■ **TEXT BLOCK**
┄┄┄┄┄┄┄┄┄┄
Reproducing and documenting environments in Stata#
Stata poses additional challenges, since there are no robust mechanisms to point to specific versions of packages in the standard package repositories.
Stata Journal provides clearly versioned packages that go with the relevant publication, but are not necessarily updated.
SSC packages are not versioned, and will change over time.
Github-hosted Stata packages may or may not be correctly versioned.
TL;DR#
Provide a an install program that you used to install packages, and documents to others how you installed them.
Provide a directory with the installed Stata packages as part of the replication package.
Bad solution#
One solution we often find in replication packages is that authors force installation of the latest package:
cap noi net uninstall package
ssc install package, replace
This is fragile, because it will install the latest version of the package, which may not be the version you used, and may fail for the replicator when the version you used worked for you.
Solution#
Construct a Stata environment#
As described in Environments in Stata, construct a Stata environment, which installs packages into a specific directory, say, installed-ado
.
Create a setup script#
Create a setup script that installs all the packages you used. Ideally, this is executed only when needed, and will not overwrite existing packages. Note the absence of the replace
option. From now on, never manually install packages, always use the setup script.
┄┄┄┄┄┄┄┄┄┄
■ **MATERIAL SHOWN**
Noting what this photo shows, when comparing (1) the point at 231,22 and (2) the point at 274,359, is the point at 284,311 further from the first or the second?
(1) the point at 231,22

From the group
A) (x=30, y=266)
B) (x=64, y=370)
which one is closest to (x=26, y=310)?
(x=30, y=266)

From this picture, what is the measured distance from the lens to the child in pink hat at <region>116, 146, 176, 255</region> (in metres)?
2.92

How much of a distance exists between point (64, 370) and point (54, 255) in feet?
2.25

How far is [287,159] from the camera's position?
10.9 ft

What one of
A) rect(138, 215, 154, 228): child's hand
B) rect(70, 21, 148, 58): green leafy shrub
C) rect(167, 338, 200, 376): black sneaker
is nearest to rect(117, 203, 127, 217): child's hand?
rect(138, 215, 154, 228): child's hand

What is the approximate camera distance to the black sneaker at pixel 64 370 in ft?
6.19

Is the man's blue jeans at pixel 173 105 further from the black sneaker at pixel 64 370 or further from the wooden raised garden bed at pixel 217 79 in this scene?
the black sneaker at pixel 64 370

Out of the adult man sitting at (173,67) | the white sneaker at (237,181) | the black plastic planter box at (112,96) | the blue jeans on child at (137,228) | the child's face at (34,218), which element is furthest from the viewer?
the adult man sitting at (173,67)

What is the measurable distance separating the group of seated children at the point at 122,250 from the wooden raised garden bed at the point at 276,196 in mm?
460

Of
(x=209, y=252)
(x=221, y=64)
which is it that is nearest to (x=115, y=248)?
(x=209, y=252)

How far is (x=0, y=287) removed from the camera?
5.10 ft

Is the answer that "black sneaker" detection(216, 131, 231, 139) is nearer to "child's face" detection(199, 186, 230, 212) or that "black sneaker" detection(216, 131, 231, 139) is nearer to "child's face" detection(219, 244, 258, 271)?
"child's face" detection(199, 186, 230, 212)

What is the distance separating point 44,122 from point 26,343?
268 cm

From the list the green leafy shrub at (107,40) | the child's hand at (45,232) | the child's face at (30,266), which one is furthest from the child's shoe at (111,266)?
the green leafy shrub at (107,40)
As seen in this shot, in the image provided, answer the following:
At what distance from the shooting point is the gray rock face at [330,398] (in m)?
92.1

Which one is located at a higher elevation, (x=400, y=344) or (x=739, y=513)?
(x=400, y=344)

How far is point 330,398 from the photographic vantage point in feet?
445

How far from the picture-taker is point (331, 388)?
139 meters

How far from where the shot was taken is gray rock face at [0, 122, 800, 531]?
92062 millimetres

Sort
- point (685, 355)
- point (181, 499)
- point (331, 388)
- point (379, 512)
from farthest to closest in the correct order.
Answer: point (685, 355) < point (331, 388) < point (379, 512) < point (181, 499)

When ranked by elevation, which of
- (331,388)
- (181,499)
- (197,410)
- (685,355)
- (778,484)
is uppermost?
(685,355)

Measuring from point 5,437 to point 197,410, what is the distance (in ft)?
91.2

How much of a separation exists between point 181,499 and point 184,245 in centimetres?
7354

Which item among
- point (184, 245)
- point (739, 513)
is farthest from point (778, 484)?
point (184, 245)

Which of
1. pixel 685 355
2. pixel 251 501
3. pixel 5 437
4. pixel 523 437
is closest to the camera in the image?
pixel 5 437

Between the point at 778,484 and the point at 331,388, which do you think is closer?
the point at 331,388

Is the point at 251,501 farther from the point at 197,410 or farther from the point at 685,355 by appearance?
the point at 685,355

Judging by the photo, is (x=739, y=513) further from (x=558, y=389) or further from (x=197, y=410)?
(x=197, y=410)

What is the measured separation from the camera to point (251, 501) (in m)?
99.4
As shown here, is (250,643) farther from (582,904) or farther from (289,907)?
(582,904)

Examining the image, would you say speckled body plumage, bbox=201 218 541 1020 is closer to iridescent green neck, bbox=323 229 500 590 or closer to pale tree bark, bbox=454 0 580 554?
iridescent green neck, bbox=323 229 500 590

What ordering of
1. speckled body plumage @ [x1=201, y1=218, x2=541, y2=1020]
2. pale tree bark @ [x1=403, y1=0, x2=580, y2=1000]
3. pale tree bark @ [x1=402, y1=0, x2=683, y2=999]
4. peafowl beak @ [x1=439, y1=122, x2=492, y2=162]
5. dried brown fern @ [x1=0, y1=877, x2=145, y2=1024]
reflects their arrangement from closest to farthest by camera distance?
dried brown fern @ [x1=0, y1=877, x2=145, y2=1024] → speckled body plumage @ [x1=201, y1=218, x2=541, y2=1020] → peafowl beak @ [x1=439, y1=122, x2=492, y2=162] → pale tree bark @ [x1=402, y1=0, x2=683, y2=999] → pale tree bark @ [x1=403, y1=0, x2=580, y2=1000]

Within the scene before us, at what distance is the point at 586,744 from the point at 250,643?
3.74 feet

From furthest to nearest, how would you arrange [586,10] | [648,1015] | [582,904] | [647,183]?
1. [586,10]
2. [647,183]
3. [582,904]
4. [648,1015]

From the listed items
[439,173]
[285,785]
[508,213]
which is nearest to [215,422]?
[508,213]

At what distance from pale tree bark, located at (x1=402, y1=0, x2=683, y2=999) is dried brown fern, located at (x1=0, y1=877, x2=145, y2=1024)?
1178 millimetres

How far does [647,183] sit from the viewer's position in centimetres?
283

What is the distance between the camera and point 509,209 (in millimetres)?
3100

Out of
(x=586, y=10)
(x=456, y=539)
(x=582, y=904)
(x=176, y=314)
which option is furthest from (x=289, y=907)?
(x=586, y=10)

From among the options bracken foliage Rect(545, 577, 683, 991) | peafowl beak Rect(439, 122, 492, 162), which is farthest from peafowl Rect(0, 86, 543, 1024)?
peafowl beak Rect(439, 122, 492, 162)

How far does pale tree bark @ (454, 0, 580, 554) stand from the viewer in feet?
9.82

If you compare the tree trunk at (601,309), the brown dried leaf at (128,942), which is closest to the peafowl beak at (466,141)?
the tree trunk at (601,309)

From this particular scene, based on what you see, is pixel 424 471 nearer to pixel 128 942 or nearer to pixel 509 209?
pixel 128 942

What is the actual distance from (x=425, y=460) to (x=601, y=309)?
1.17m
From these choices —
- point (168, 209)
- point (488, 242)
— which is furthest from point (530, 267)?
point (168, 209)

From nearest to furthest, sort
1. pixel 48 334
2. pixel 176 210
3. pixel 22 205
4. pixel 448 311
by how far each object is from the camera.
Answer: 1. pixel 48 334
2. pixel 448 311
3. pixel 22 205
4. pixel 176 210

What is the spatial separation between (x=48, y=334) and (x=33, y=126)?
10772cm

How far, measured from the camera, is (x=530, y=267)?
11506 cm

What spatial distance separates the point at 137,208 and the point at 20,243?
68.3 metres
┄┄┄┄┄┄┄┄┄┄
■ **EXERCISE 1**
Rewrite the paragraph in the page on Stata environments that begins "This is fragile" more briefly, keeping its main facts.
■ **EXERCISE 2**
Please say whether each statement agrees with the page on Stata environments, answering yes or no and quoting the words that decide it: (a) SSC packages are versioned. (b) Stata Journal packages are clearly versioned. (c) The setup script should overwrite existing packages.
■ **EXERCISE 3**
Give the page on Stata environments again from "Reproducing and documenting" to "not necessarily updated.", switching "packages" to "add-ons".

■ **RESPONSE 1**
This method is fragile. It installs the latest version of the package, which may not be the one you used, so code that ran for you may fail for the replicator.

■ **RESPONSE 2**
(a) No: "SSC packages are not versioned, and will change over time."
(b) Yes: "Stata Journal provides clearly versioned packages that go with the relevant publication"
(c) No: "will not overwrite existing packages"

■ **RESPONSE 3**
Reproducing and documenting environments in Stata#
Stata poses additional challenges, since there are no robust mechanisms to point to specific versions of add-ons in the standard package repositories.
Stata Journal provides clearly versioned add-ons that go with the relevant publication, but are not necessarily updated.